TEXT SEGMENT
────────────────
Monday, April 20, 2009

Bloodless Spine Surgery: Pictures & Explanations


Section 1 covers common spinal conditions such as cervical, thoracic and lumbar herniated discs, degenerative disc disease, spinal stenosis, spondylolisthesis and scoliosis. Each problem is explained and illustrated. The classical symptoms, standard signs, traditional and non-traditional treatments along with surgical interventions are explained. Preventative techniques are described. Section 2 shows the medical evaluations and strategies necessary for safe spinal surgery. Basic medical, vascular, cardiac, hematological, pre-operative bloodless and pre-operative bloodless assessments for Jehovah's witnesses are covered. Section 3 takes the patient to spinal surgery. The concepts of radial arterial catheter, foley catheter, central access catheter, swan-ganz catheter, regional anesthesia, hypotensive anesthesia, fluroscopic evaluation, intraoperative neuromonitoring, pre-operative decisions, four-poster table, bovie and bipolar coagulator, Aquamantis coagulator, harmonic scalpel, high intensity headlights, futuristic surgical suite and innovative bloodless instruments along with techniques of surgery are illustrated and explained in language for the general public. Section 4 shows patient case reports displaying standard spinal decompression, complex spinal reconstruction, spinal fusion in Jehovah's witnesses and spinal fusion in patients with hemophilia along with kyphoplasty performed in an osteoporotic older patient. Section 5 is a thorough bloodless terminology dictionary which includes factors such as acute normovolemic hemodilution, allogenic blood and risk factors, anemia, anesthesiology, autologous self-salvage, auto-transfusion, blood safety data, cost of blood transfusion, factors used in transfusion, epinephrine, erythropoietin, fibrin sealants, gelatin and various dietary supplementations such as vitamins B12 and C necessary to augment iron storage.
────────────────
DATA PROVIDED
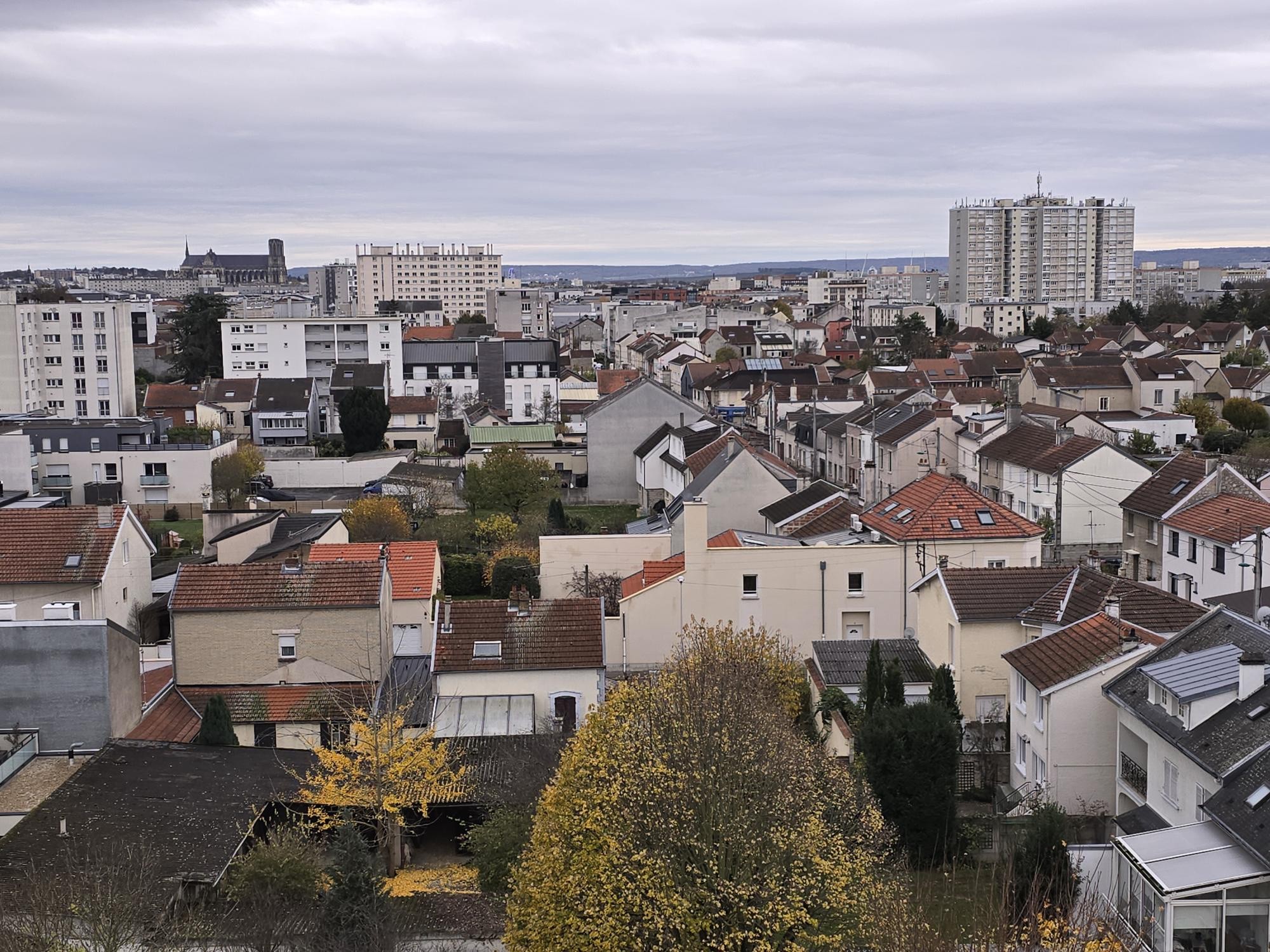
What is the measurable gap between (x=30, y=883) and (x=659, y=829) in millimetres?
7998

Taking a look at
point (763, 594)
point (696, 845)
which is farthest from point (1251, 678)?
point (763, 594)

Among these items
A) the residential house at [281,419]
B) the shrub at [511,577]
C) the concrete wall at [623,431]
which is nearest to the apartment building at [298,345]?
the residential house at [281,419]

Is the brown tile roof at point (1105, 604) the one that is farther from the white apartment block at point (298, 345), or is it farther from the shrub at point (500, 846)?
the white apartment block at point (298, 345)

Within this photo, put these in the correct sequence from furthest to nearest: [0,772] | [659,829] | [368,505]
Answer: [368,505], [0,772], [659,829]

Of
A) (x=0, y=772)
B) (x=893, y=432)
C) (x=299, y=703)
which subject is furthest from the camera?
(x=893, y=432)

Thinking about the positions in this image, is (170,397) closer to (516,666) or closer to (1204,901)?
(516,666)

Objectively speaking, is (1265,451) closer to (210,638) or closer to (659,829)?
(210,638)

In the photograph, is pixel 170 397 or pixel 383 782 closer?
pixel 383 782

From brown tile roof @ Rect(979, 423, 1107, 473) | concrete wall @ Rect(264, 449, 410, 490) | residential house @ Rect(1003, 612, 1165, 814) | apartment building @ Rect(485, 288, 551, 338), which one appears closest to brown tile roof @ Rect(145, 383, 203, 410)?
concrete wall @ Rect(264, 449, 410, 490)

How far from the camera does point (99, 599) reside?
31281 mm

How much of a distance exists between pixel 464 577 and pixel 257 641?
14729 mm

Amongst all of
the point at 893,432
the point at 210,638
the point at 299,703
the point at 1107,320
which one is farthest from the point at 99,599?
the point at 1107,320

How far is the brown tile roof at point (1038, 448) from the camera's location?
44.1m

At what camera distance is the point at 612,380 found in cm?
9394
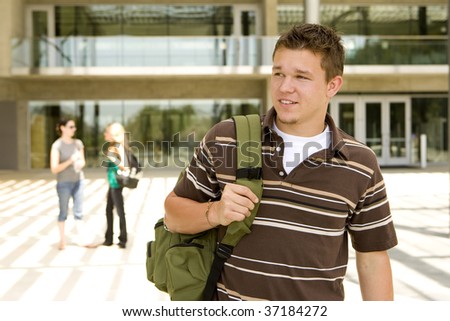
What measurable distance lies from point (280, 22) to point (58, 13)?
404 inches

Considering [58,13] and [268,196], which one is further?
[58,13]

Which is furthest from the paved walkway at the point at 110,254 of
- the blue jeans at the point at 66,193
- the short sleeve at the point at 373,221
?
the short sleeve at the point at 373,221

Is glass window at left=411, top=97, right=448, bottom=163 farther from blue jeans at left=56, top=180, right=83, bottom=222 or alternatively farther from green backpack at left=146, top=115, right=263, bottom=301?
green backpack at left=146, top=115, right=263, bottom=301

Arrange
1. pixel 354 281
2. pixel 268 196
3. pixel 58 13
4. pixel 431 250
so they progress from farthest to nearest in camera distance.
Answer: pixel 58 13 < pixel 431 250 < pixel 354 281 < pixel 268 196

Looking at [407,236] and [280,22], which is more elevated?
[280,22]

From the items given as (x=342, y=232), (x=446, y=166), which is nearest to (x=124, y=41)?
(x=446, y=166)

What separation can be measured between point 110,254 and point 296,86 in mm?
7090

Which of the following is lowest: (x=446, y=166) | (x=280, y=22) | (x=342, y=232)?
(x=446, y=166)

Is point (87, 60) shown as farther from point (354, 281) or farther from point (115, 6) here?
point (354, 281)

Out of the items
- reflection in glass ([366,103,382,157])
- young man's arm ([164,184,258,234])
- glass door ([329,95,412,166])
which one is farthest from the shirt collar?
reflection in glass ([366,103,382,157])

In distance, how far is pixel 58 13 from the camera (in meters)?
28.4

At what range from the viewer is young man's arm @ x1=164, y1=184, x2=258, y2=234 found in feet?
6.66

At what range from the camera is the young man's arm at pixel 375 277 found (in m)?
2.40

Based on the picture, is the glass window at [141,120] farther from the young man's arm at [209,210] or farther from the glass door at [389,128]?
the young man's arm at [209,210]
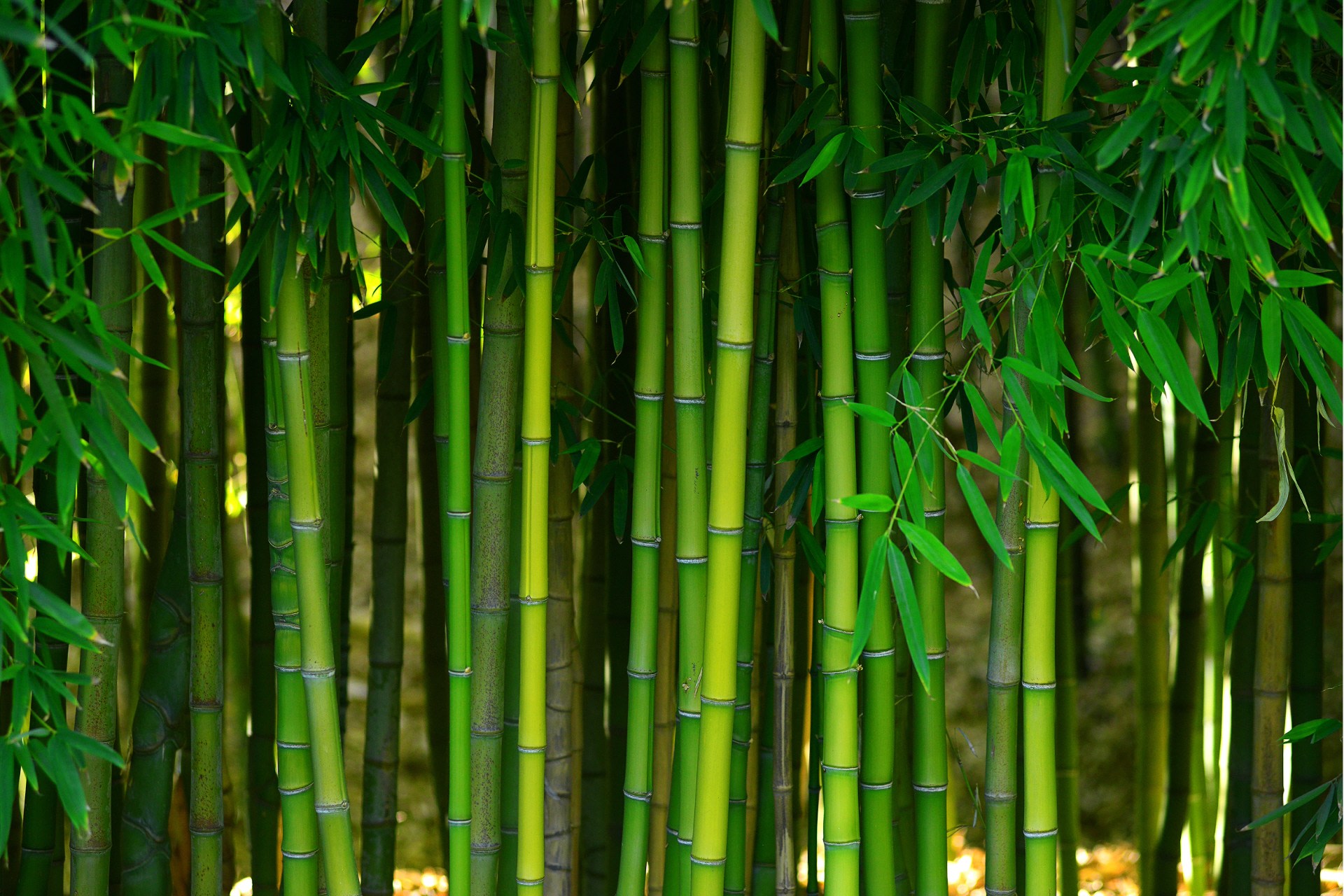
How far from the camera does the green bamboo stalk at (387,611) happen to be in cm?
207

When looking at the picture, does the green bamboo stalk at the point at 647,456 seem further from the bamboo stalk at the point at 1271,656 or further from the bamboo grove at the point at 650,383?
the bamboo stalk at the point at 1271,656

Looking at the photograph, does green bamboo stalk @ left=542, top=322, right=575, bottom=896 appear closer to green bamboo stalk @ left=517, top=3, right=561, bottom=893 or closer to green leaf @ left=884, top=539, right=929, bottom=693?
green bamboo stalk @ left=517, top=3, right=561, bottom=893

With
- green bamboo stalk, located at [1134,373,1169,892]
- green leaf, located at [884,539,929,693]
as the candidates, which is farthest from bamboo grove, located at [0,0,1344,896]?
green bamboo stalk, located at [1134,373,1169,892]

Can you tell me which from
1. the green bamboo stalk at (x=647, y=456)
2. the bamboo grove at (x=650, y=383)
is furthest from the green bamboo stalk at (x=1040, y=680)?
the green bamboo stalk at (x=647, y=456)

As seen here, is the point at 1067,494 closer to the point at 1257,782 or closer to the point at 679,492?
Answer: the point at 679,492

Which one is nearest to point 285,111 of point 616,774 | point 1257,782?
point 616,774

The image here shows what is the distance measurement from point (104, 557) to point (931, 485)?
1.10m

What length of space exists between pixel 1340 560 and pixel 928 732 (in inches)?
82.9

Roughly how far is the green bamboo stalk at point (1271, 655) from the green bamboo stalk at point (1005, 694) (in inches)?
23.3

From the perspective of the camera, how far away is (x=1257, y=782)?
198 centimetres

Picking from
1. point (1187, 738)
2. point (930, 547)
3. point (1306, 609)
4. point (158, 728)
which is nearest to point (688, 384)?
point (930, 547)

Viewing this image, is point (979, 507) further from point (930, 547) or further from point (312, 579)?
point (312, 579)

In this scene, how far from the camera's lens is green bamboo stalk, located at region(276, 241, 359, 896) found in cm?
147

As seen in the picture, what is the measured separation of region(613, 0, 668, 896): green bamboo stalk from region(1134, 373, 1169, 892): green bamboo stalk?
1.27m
────────────────
PROBLEM A
Summarize the text on bloodless spine surgery in two sentences.
PROBLEM B
According to the text on bloodless spine surgery, what procedure was performed in an osteoporotic older patient?

WORKED SOLUTION A
The text on bloodless spine surgery has five sections: common spinal conditions with their symptoms, treatments and prevention; the medical evaluations needed for safe spinal surgery; the equipment, anesthesia and techniques of the surgery itself; patient case reports; and a dictionary of bloodless terminology. Among other topics, it covers pre-operative bloodless assessments for Jehovah's witnesses and spinal fusion in Jehovah's witnesses and in patients with hemophilia.

WORKED SOLUTION B
Kyphoplasty.